I have setup an elasticsearch cluster on the AWS, the cluster has 2 shards each with 1 replicate, so I have 4 VMs in total for the cluster. My goal is to use the mongo-connector to dump 1 million documents from my mongodb on other VM to the elasticsearc cluster. The mongo-connector uses the elasticsearch python client, it uses the bulk API to indexes 500 documents for each call. During the test, I found an interesting issue :
The first 600 bulk requests take 0.25~ second each time, however, starting from the 601th API call, each bulk request takes 1.25~ seconds, it suddenly takes 1 more second.
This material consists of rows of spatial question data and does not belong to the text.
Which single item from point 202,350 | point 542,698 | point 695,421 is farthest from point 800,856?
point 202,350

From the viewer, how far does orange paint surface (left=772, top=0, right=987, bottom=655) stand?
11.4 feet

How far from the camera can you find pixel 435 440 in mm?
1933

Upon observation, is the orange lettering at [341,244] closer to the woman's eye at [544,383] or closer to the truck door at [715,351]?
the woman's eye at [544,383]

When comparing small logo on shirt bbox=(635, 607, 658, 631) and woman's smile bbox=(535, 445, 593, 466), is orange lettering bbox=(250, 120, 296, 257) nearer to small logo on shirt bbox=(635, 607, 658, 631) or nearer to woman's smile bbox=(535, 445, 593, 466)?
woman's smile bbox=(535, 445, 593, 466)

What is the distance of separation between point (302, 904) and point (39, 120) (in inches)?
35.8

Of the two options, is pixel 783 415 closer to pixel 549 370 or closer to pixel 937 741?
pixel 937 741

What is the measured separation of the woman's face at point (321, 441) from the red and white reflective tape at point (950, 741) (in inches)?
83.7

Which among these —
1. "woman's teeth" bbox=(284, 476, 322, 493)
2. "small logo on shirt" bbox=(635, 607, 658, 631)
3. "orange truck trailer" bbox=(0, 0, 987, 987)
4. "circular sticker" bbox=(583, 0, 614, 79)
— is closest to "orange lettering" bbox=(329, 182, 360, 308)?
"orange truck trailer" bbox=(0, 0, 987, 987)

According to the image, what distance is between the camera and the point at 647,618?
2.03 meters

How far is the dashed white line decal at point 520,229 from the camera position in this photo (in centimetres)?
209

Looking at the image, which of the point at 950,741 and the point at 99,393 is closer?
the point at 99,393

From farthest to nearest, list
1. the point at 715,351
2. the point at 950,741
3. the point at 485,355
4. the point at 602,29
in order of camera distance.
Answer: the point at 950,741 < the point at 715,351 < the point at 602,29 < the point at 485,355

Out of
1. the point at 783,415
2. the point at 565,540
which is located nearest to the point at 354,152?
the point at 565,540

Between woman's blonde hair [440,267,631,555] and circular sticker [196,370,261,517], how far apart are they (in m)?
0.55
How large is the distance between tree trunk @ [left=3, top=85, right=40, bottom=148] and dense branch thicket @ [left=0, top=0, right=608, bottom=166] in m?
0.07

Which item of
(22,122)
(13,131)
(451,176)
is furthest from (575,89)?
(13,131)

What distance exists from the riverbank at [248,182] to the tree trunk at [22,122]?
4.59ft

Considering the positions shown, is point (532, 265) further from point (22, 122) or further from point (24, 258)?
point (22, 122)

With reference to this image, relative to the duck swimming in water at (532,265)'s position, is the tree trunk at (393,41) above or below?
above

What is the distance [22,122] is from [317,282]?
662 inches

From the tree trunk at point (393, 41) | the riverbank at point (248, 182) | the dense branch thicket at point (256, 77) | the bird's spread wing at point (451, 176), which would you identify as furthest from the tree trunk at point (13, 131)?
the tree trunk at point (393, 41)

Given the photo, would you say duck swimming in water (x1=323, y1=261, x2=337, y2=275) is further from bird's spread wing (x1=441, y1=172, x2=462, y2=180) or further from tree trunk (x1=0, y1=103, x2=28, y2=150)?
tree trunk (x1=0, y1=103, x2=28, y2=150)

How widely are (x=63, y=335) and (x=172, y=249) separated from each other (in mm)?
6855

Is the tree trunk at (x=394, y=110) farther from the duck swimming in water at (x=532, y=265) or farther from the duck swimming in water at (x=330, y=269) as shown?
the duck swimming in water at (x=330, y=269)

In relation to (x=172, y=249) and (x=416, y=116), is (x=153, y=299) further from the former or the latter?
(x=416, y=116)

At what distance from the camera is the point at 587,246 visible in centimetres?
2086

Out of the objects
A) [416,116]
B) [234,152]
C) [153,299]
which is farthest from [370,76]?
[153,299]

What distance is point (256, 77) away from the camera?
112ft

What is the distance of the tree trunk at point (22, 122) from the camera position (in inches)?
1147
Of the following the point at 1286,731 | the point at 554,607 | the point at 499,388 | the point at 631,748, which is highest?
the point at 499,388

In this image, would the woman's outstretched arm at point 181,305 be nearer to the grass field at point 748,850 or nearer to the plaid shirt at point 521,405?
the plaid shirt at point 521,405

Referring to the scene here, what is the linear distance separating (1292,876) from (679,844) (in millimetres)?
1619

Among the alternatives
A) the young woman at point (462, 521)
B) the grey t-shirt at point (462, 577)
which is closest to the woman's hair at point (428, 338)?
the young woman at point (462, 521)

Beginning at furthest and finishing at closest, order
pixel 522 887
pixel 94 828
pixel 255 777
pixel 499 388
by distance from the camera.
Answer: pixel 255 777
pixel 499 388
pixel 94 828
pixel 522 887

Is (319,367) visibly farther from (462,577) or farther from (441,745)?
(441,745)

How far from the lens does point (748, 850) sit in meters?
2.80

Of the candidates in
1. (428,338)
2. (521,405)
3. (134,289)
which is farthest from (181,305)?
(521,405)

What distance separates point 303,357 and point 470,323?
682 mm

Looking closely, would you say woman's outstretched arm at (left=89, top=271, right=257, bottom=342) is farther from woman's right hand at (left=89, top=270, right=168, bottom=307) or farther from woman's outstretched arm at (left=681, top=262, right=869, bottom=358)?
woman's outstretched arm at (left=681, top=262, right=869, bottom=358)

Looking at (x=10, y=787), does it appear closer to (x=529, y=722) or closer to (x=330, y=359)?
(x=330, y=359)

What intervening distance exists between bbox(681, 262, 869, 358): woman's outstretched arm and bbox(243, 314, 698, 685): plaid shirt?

So the first 300,000(600*500) documents have been indexed to elasticsearch very fast, the rest of docs take much longer than the first 300,000 docs.
Below are the logs of the mongo-connector :
2015-09-24 09:06:00,369 [INFO] mongo_connector.connector:1030 - Beginning Mongo Connector
2015-09-24 09:06:00,369 [WARNING] mongo_connector.connector:116 - MongoConnector: Can't find oplog.timestamp, attempting to create an empty progress log
2015-09-24 09:06:00,374 [INFO] mongo_connector.connector:223 - MongoConnector: Empty oplog progress file.
2015-09-24 09:06:00,377 [INFO] mongo_connector.oplog_manager:86 - OplogThread: Initializing oplog thread
2015-09-24 09:06:00,392 [INFO] mongo_connector.connector:295 - MongoConnector: Starting connection thread MongoClient('localhost', 27017)
2015-09-24 09:06:02,963 [INFO] urllib3.connectionpool:205 - Starting new HTTP connection (1): 172.31.1.254
2015-09-24 09:06:03,387 [INFO] elasticsearch:64 - POST http://172.31.1.254:9200/_bulk?timeout=60&refresh=false [status:200 request:0.259s]
2015-09-24 09:06:06,078 [INFO] elasticsearch:64 - POST http://172.31.1.254:9200/_bulk?timeout=60&refresh=false [status:200 request:0.233s]
2015-09-24 09:06:07,719 [INFO] elasticsearch:64 - POST http://172.31.1.254:9200/_bulk?timeout=60&refresh=false [status:200 request:0.244s]
2015-09-24 09:06:11,288 [INFO] elasticsearch:64 - POST http://172.31.1.254:9200/_bulk?timeout=60&refresh=false [status:200 request:0.228s]
..........594 lines omitted
2015-09-24 09:29:12,213 [INFO] elasticsearch:64 - POST http://172.31.1.254:9200/_bulk?timeout=60&refresh=false [status:200 request:0.232s]
2015-09-24 09:29:13,688 [INFO] elasticsearch:64 - POST http://172.31.1.254:9200/_bulk?timeout=60&refresh=false [status:200 request:0.260s] the 600th bulk call
2015-09-24 09:29:25,096 [INFO] elasticsearch:64 - POST http://172.31.1.254:9200/_bulk?timeout=60&refresh=false [status:200 request:1.211s] the 601th bulk call
2015-09-24 09:29:36,250 [INFO] elasticsearch:64 - POST http://172.31.1.254:9200/_bulk?timeout=60&refresh=false [status:200 request:1.244s]
2015-09-24 09:29:46,413 [INFO] elasticsearch:64 - POST http://172.31.1.254:9200/_bulk?timeout=60&refresh=false [status:200 request:1.211s]
2015-09-24 09:29:56,851 [INFO] elasticsearch:64 - POST http://172.31.1.254:9200/_bulk?timeout=60&refresh=false [status:200 request:1.259s]
......... more logs ....
As we can see from the log, for the first 600 requests, the log time is around 1 second after the previous log, the actual server process time is around 0.25 second. Starting from the 601th, the log time suddenly become 10~ seconds for each request, and the server process time becomes 1.25 seconds.
What would be the problem? Can anyone help?